Reputation: 147
I applied a linear regression on some features to predict the target with 10 folds cross validation.
MinMax scale was applied for both the features and the target.
Then the features standardized.
When I run the model, the r2 equal to 0.65 and MSE is 0.02.
But when I use the target as they are without MinMax scaling, I got r2 same but the MSE increase a lot to 18.
My question is, do we have to deal with targets as same we do with features in terms of data preprocessing? and which of the values above is correct? because the mse got quit bigger with out scaling the target.
Some people say we have to scale the targets too while others say no.
Thanks in advance.
Upvotes: 0
Views: 1716
Reputation: 598
Whether you scale your target or not will change the 'meaning' of your error. For example, consider 2 different targets, one ranged [0, 100] and another one [0, 10000]. If you run models against them (with no scaling), MSE of 20 would mean different things for the two models.
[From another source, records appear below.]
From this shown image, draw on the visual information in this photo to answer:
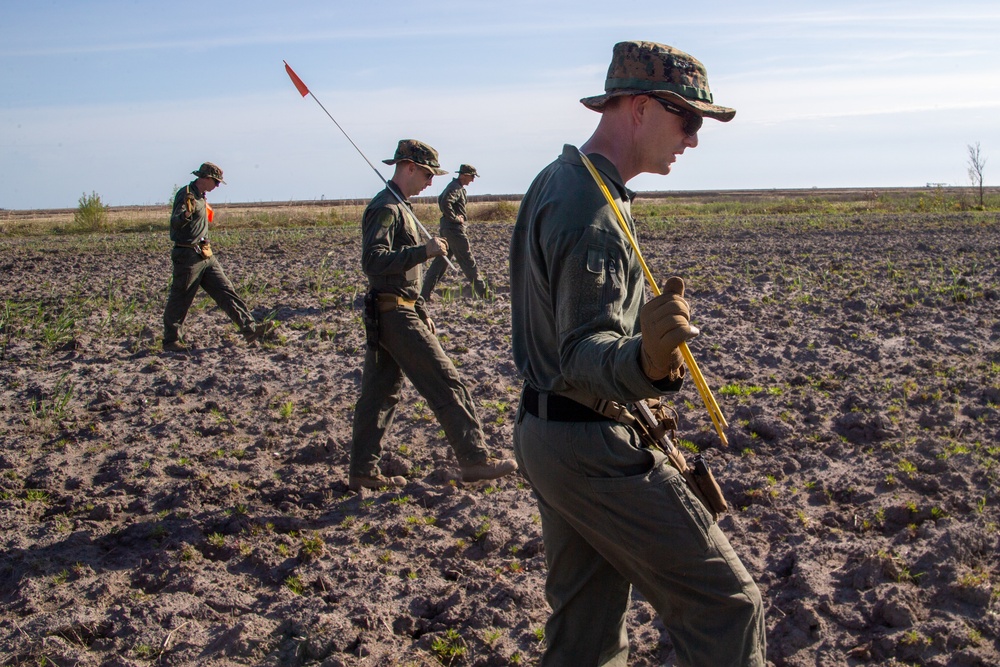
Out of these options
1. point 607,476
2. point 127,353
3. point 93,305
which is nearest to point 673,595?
point 607,476

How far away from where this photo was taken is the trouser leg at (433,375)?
5.73m

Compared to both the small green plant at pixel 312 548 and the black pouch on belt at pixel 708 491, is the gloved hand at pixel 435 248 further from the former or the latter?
the black pouch on belt at pixel 708 491

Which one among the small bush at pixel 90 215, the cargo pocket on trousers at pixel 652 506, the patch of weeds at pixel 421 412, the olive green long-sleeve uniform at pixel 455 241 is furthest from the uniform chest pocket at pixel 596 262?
the small bush at pixel 90 215

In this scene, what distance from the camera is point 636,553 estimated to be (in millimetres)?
2619

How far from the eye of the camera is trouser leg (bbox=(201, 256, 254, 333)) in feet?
33.3

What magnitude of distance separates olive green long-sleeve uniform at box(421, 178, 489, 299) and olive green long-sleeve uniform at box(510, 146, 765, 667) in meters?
9.56

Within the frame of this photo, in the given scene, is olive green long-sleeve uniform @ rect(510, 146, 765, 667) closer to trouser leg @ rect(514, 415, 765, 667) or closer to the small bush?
trouser leg @ rect(514, 415, 765, 667)

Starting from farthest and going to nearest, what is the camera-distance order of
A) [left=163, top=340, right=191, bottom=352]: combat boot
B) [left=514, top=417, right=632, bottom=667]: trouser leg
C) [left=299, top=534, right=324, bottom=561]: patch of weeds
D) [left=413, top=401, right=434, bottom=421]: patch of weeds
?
1. [left=163, top=340, right=191, bottom=352]: combat boot
2. [left=413, top=401, right=434, bottom=421]: patch of weeds
3. [left=299, top=534, right=324, bottom=561]: patch of weeds
4. [left=514, top=417, right=632, bottom=667]: trouser leg

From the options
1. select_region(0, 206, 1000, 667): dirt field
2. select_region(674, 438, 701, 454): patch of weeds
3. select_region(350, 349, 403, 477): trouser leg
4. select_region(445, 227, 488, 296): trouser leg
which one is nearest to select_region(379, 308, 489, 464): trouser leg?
select_region(350, 349, 403, 477): trouser leg

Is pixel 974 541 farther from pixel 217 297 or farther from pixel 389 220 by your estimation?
pixel 217 297

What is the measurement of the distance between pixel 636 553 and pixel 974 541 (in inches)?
116

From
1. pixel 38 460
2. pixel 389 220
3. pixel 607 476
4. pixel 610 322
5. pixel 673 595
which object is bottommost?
pixel 38 460

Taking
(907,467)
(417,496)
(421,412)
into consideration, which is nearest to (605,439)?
(417,496)

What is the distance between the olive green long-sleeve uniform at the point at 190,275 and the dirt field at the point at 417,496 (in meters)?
0.35
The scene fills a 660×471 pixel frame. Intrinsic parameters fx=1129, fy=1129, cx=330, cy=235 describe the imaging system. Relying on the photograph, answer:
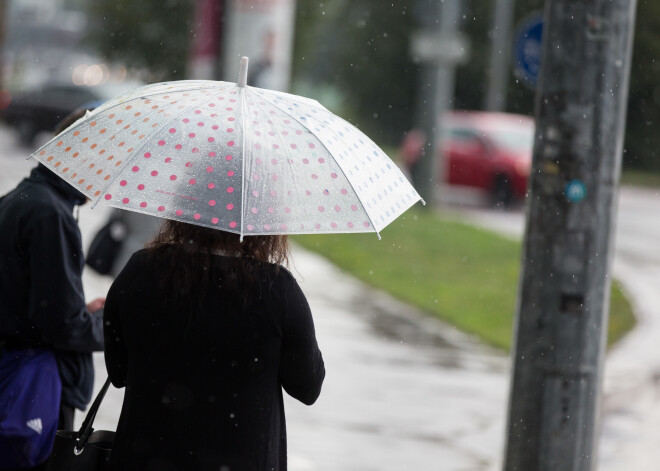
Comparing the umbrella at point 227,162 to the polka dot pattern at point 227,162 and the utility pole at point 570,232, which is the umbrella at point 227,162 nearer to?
the polka dot pattern at point 227,162

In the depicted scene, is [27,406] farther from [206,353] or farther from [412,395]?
[412,395]

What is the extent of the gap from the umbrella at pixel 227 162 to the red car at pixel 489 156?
18707 mm

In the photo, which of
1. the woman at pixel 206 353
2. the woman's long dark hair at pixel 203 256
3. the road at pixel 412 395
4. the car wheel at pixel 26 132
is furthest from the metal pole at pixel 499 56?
the woman at pixel 206 353

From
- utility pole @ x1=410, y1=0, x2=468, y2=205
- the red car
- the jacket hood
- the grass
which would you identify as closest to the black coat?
the jacket hood

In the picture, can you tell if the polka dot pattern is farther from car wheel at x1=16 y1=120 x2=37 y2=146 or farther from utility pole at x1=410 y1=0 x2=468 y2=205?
car wheel at x1=16 y1=120 x2=37 y2=146

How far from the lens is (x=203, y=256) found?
280cm

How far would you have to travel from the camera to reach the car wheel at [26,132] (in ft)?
82.3

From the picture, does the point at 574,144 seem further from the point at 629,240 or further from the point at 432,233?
the point at 629,240

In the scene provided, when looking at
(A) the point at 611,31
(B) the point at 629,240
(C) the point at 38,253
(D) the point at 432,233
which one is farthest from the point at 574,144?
(B) the point at 629,240

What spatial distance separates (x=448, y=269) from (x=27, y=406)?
10491mm

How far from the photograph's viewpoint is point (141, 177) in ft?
9.50

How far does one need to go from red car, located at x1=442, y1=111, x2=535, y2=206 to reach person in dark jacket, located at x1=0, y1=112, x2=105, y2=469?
18.5 m

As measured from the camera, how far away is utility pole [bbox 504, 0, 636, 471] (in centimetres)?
471

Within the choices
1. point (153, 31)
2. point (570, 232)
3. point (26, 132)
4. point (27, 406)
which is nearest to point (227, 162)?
point (27, 406)
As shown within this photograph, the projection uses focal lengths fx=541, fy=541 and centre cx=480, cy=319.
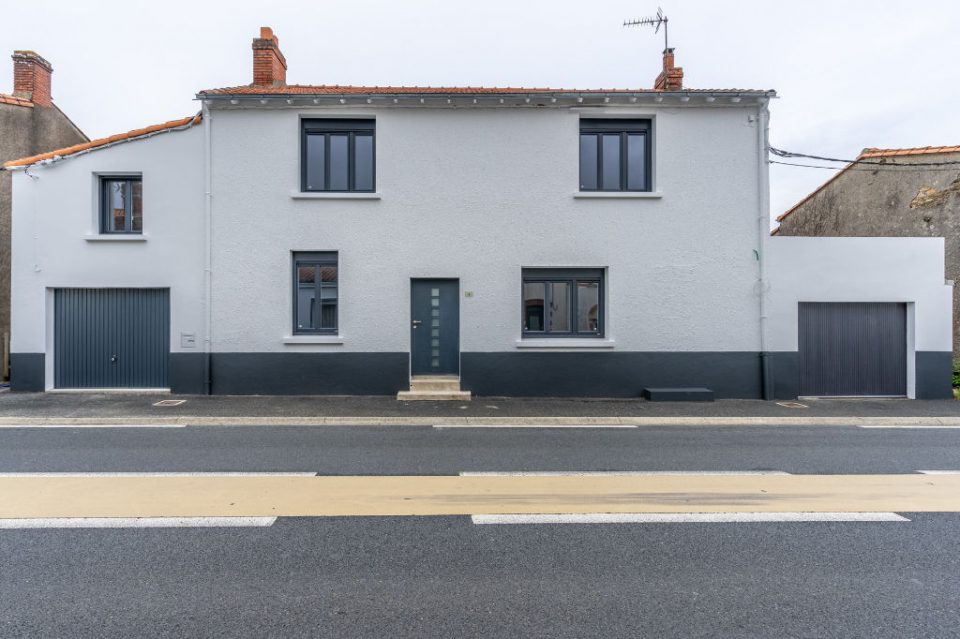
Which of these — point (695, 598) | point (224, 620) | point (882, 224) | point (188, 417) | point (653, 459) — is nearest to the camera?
point (224, 620)

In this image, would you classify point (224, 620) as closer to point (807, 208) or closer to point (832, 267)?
point (832, 267)

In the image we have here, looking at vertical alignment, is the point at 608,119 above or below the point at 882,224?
above

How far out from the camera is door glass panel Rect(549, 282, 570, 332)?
12.1 metres

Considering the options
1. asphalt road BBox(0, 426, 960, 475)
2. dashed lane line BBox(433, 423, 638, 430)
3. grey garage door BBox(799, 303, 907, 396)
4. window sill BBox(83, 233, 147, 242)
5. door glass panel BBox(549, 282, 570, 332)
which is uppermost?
window sill BBox(83, 233, 147, 242)

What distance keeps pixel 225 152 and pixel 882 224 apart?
16620 mm

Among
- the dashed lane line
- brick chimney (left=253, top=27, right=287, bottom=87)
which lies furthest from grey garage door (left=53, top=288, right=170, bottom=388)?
the dashed lane line

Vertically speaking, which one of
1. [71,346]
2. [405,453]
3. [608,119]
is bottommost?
[405,453]

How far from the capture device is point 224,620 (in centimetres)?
309

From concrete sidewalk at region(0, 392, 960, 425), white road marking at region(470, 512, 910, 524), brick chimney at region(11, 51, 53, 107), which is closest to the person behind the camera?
white road marking at region(470, 512, 910, 524)

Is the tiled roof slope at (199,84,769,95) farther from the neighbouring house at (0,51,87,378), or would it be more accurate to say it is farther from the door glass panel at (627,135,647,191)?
the neighbouring house at (0,51,87,378)

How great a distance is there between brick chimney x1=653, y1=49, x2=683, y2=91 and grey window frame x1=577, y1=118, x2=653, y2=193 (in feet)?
6.86

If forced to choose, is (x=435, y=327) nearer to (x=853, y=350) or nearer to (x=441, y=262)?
(x=441, y=262)

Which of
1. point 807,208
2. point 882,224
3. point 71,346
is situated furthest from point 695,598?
point 807,208

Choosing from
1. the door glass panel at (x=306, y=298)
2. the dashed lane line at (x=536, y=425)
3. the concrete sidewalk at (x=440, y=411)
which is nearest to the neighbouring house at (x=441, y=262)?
the door glass panel at (x=306, y=298)
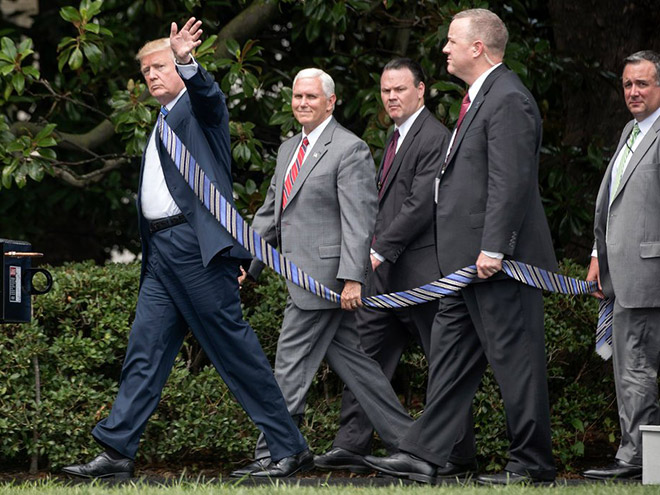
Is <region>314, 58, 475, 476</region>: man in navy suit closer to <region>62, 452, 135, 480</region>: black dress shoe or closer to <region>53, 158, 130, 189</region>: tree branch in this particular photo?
<region>62, 452, 135, 480</region>: black dress shoe

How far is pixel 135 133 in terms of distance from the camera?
293 inches

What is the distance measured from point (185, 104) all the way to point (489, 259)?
1.75 meters

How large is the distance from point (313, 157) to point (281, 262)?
618 millimetres

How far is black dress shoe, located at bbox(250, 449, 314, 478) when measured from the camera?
18.7 ft

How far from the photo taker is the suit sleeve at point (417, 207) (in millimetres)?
6219

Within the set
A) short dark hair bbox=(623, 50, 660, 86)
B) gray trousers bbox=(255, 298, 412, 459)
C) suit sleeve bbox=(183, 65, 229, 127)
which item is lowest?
gray trousers bbox=(255, 298, 412, 459)

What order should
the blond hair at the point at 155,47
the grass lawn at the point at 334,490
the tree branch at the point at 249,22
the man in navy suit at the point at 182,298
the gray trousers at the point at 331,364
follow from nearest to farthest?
1. the grass lawn at the point at 334,490
2. the man in navy suit at the point at 182,298
3. the blond hair at the point at 155,47
4. the gray trousers at the point at 331,364
5. the tree branch at the point at 249,22

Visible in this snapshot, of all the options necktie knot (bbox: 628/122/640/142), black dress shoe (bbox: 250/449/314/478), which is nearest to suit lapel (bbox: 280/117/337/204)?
black dress shoe (bbox: 250/449/314/478)

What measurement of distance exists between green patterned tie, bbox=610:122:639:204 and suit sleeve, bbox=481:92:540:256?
0.82 m

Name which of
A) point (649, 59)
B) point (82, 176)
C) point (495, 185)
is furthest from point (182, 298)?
point (82, 176)

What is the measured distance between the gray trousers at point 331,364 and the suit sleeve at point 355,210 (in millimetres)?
307

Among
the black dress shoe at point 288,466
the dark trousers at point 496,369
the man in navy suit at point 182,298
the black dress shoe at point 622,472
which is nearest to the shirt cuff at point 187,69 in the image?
the man in navy suit at point 182,298

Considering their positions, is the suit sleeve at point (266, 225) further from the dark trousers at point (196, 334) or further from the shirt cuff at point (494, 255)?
the shirt cuff at point (494, 255)

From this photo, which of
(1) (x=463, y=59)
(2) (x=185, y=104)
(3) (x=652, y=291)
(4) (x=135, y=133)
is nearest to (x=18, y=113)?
(4) (x=135, y=133)
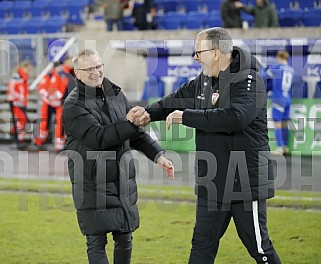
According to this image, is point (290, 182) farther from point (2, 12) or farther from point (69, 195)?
point (2, 12)

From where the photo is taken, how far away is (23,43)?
18766mm

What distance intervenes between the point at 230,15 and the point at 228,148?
12.2 m

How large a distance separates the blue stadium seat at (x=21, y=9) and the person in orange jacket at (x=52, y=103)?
6.77 m

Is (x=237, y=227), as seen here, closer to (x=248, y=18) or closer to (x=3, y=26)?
(x=248, y=18)

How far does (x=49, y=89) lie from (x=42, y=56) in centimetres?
213

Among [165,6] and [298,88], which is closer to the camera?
[298,88]

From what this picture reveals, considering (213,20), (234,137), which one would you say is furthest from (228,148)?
(213,20)

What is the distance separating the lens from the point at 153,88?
1638cm

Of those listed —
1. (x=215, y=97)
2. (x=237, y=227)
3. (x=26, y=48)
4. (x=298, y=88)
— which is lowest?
(x=237, y=227)

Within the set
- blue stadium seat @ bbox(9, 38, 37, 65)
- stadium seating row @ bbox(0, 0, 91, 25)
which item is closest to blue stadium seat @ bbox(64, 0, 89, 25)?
Answer: stadium seating row @ bbox(0, 0, 91, 25)

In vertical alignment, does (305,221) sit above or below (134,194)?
below

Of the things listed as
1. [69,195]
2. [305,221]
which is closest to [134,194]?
[305,221]

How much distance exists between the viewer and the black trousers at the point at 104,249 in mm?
5566

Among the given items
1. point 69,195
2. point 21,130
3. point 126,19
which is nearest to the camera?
point 69,195
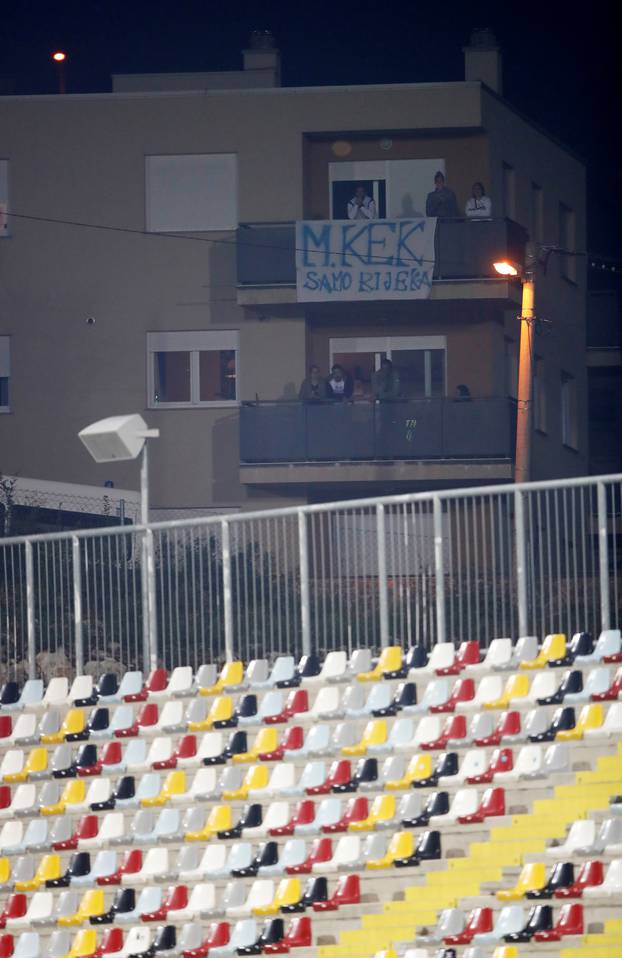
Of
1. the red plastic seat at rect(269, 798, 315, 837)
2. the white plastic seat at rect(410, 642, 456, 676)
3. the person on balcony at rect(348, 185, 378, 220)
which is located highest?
the person on balcony at rect(348, 185, 378, 220)

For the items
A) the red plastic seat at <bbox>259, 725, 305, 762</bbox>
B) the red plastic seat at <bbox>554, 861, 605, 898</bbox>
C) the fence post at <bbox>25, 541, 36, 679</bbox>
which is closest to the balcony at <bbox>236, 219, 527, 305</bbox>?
the fence post at <bbox>25, 541, 36, 679</bbox>

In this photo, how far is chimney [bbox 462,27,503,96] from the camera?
104 ft

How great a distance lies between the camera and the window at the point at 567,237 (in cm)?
3391

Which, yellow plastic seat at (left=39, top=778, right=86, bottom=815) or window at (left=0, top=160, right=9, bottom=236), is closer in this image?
yellow plastic seat at (left=39, top=778, right=86, bottom=815)

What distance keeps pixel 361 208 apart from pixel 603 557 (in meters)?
15.5

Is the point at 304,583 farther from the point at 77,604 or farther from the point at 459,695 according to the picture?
the point at 77,604

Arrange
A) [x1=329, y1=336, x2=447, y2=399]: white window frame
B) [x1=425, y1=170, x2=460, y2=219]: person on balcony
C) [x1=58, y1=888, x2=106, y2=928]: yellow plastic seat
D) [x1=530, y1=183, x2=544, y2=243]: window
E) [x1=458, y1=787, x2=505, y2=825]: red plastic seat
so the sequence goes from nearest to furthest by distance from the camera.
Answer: [x1=458, y1=787, x2=505, y2=825]: red plastic seat, [x1=58, y1=888, x2=106, y2=928]: yellow plastic seat, [x1=425, y1=170, x2=460, y2=219]: person on balcony, [x1=329, y1=336, x2=447, y2=399]: white window frame, [x1=530, y1=183, x2=544, y2=243]: window

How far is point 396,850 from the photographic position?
47.9 feet

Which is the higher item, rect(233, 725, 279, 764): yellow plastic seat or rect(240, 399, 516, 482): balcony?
rect(240, 399, 516, 482): balcony

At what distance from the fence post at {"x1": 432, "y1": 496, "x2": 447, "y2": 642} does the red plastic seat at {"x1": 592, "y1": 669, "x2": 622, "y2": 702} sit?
1.41 metres

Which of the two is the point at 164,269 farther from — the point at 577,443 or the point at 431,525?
the point at 431,525

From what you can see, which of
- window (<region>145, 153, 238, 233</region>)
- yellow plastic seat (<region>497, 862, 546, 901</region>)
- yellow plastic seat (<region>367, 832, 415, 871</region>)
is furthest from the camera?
window (<region>145, 153, 238, 233</region>)

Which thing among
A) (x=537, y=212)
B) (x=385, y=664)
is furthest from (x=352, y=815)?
(x=537, y=212)

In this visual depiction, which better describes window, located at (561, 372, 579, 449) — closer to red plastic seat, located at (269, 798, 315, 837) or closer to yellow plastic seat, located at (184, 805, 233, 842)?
yellow plastic seat, located at (184, 805, 233, 842)
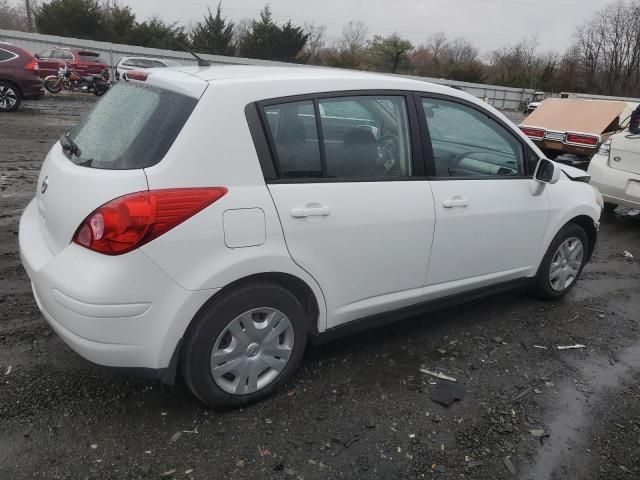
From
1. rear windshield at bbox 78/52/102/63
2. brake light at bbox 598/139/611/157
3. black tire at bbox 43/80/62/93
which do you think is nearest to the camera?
brake light at bbox 598/139/611/157

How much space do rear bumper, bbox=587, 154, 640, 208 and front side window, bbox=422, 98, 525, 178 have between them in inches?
143

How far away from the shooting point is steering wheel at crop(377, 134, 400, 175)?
2.97m

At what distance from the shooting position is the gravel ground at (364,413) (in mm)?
2365

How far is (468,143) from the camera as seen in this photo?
3.49 metres

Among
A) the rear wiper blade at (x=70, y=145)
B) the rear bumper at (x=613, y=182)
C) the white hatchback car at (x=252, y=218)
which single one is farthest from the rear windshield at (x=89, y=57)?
the white hatchback car at (x=252, y=218)

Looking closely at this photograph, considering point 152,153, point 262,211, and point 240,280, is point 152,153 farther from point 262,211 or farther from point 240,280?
point 240,280

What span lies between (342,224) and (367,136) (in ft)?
1.93

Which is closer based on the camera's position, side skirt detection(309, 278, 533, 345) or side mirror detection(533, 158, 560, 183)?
side skirt detection(309, 278, 533, 345)

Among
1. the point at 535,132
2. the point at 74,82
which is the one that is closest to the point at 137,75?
the point at 535,132

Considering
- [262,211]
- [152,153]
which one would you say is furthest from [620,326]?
[152,153]

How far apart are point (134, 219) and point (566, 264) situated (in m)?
3.50

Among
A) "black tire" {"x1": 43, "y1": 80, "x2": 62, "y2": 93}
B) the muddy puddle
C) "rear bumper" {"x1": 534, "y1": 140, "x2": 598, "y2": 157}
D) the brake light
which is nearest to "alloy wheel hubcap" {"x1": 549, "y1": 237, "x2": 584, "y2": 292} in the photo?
the muddy puddle

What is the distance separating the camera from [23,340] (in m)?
3.15

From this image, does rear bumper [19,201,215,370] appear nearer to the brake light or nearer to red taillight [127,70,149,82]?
red taillight [127,70,149,82]
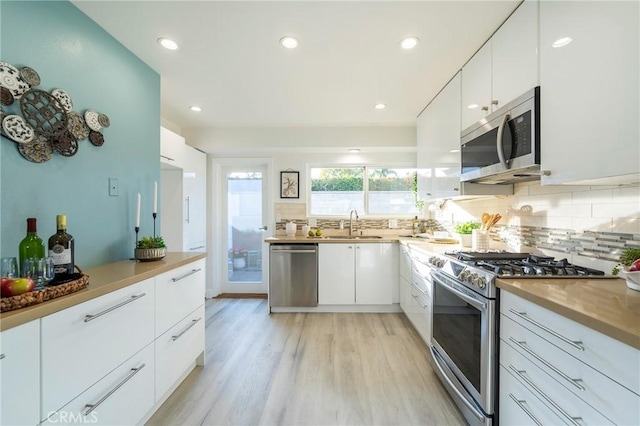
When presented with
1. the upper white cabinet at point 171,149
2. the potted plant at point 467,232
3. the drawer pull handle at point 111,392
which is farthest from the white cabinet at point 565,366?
the upper white cabinet at point 171,149

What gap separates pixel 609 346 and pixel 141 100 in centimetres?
292

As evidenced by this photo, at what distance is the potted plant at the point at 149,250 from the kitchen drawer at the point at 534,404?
6.97 feet

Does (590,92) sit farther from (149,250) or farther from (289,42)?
(149,250)

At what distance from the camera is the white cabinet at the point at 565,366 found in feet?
2.56

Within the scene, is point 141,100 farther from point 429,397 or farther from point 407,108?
point 429,397

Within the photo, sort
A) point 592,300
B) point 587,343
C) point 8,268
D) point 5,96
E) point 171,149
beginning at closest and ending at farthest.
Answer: point 587,343, point 592,300, point 8,268, point 5,96, point 171,149

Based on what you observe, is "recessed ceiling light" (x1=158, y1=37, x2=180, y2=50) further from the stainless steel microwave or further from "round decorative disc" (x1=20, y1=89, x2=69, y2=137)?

In the former case it will be disastrous, while in the latter case it will be pretty decent.
So the fact that you get lower MSE with target range [0, 1] than the original is not surprising.
At the same time, r2 value is independent of the range since it is calculated using variances.
Scaling allows you to compare model performance for different targets, among other things.
Also for some model types (like NNs) scaling would be more important.
Hope it helps!
Upvotes: 2